컬렉션에서 가져온 저장 항목
● ● ● ●

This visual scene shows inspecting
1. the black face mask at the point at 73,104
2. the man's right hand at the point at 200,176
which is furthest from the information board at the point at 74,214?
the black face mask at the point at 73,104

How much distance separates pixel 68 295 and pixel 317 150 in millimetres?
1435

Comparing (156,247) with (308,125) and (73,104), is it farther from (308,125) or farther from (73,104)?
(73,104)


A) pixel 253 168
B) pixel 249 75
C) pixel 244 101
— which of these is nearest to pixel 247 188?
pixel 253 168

● ● ● ●

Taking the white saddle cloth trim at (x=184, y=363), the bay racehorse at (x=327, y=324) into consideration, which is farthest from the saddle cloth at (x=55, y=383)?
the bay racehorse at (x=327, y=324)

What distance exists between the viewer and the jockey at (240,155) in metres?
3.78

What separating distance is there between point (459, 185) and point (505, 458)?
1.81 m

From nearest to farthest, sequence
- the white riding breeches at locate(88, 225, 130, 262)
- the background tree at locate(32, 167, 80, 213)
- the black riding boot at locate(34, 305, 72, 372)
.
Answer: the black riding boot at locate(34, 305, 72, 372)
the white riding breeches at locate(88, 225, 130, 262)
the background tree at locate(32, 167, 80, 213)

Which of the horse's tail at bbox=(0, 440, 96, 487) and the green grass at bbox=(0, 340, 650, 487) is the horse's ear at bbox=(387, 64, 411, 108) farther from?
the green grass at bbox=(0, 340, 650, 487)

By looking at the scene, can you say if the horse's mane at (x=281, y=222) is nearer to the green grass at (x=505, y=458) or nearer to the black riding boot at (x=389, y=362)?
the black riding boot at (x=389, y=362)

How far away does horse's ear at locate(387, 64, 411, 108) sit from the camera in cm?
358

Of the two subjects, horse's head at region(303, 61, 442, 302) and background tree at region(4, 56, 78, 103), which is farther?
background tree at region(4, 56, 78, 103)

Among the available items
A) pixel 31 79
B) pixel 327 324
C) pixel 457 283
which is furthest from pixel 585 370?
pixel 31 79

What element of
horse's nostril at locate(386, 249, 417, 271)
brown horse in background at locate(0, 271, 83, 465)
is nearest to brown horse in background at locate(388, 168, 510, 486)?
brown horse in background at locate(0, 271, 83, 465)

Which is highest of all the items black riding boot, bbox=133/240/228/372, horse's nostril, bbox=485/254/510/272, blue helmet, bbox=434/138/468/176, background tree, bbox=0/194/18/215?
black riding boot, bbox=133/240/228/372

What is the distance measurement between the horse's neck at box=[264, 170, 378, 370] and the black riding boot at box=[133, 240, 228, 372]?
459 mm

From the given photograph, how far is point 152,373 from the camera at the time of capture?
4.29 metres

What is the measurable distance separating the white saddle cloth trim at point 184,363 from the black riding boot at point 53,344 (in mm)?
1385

● ● ● ●

위 데이터에서 "trim"라는 단어가 들어 있는 줄을 모두 찾아 한 줄도 빠짐없이 그대로 옮겨 적으세요.

» 답변:
Taking the white saddle cloth trim at (x=184, y=363), the bay racehorse at (x=327, y=324) into consideration, which is farthest from the saddle cloth at (x=55, y=383)?
What is the measurable distance separating the white saddle cloth trim at point 184,363 from the black riding boot at point 53,344 (in mm)?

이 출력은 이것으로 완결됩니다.